• [YOUR INSTRUCTIONS]:
Copy each of the items below word for word, keeping every line as it appears.

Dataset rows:
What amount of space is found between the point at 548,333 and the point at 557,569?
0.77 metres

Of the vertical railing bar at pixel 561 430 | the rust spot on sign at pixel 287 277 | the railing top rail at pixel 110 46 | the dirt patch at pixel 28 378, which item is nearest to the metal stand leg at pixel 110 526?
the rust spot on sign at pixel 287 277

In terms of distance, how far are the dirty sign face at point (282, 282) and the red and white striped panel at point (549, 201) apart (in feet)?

• [OUTPUT FOR THIS EXERCISE]:
What amount of space is found between the point at 548,333 and the point at 557,569?
0.77 metres

Of the vertical railing bar at pixel 561 430 | the rust spot on sign at pixel 287 277 | the railing top rail at pixel 110 46 | the dirt patch at pixel 28 378, which item is nearest to the metal stand leg at pixel 110 526?
the rust spot on sign at pixel 287 277

In terms of distance, how far are the dirty sign face at point (282, 282) and the red and white striped panel at point (549, 201) apart (in feet)?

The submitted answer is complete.